19

I have an app that sends data to Google Analytics. I am interested in accessing and storing this data on a Hadoop cluster. I am guessing this raw data will be in the form of logs. In particular, I would like to see the user_id, the searches made by the user and the search option that he/she decided to pay for on the app.

How can I do this? I am completely new to GA and I was not the one who set up GA for the app. I am just trying to see if there is a way through which I can access this raw data.

Would like to add that I cannot use Big Query since we do not have access to it. And the folks who set up GA are not interested in upgrading to Universal Analytics.

Any help/thoughts/suggestions are appreciated.

feetwet
  • 2,702
  • 6
  • 36
  • 73
activelearner
  • 5,115
  • 14
  • 42
  • 77
  • If you still need access to raw unsampled GA (non premium) data, you can see my answer below - i don't know why someone down voted it, but it might be a way for you. – Michael Frost Billing Sep 13 '16 at 21:36

4 Answers4

17

There is no way to get the logs, but ..

The Google Analytics API will let you extract your data out of the system.

There are limits to what you can do:

  1. you are limited to 7 dimensions and 10 metrics per requests.
  2. There is also a quota of 10k requests per day per profile (view).
  3. some of the information you are talking about is not available. Unless the Google Analytics account is set up correctly.
  4. The data will still be aggregated in one way or another. The smallest time unit available in the API is minutes, so you will not be able to get raw data with timestamps, for example.

It may be good to note that a professional Google Analytics customer could export the raw data from GA to Big Query. Exporting data from BigQuery is free of charge, but storage and query processing is priced based on usage.

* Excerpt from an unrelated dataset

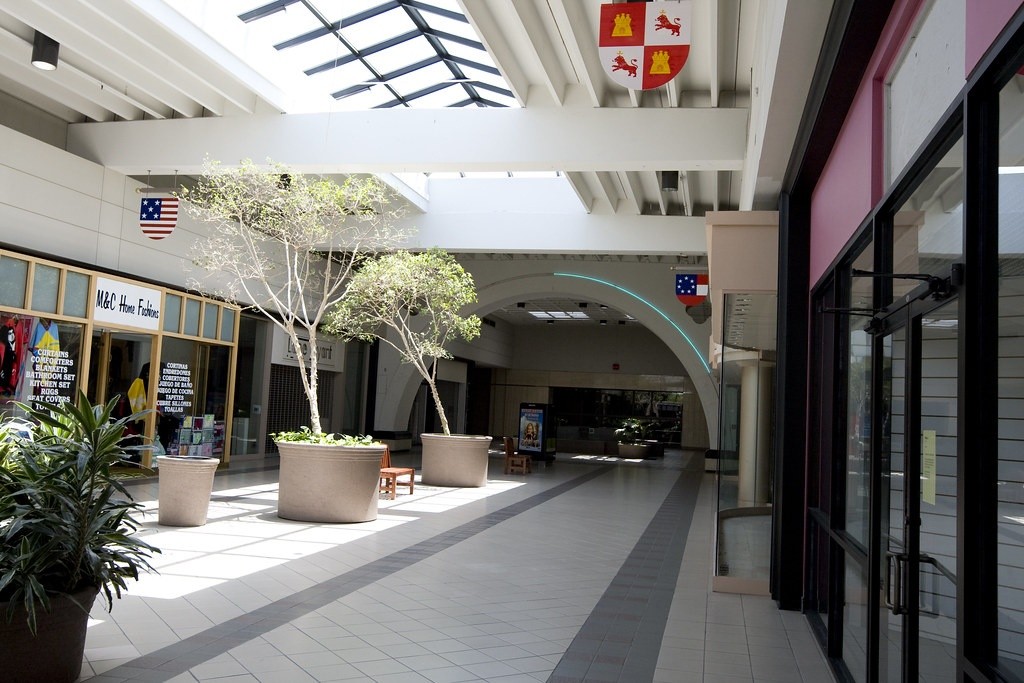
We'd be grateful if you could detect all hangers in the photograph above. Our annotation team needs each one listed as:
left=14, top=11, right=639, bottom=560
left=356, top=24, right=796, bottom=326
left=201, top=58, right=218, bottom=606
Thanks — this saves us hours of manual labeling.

Premium analytics at a reasonable price for one flat annual fee of $150,000

Per Quested Aronsson
  • 9,570
  • 8
  • 47
  • 70
DaImTo
  • 72,534
  • 21
  • 122
  • 346
6

since we're supposed to answer the original question, there is no way to get actual raw Google Analytics logs other than by duplicating the server call system.

In other words, you need to use a modified copy of the analytics.js script to point to a hosted webserver that can collect server calls.

Long story short, you want your site to capture hits to http://www.yourdatacollectionserver.com/collect?v=1&t=pageview[...] instead of http://www.google-analytics.com/collect?v=1&t=pageview[...]

This is easily deployed using a tag manager such as Google's GTM, along with normal Google Analytics tags.

That will effectively create log entries in your web server which you can process using an ETL or Snowplow or Splunk or your favorite Python/perl/Ruby text parsing engine.

It is then up to you to process the actual raw logs into something manageable. And before you ask, this is not retroactive.

Julien Coquet
  • 217
  • 2
  • 6
  • Besides building your own ETL, you can use something like Google Analytics Parallel Tracking from Reflective Data that has a session processor (very similar to the one in GA) and data enrichment system built-in. https://reflectivedata.com/analytics-data-pipeline/ – Silver Ringvee May 25 '20 at 10:18
2

To get GA data click by click you can make queries in a way that gives you the ability to join data together.

First you need to prepare the data in GA. So with each hit you send, add some hashed value or the clientId + some timestamp into a custom dimension. This will give you the ability to join each query result.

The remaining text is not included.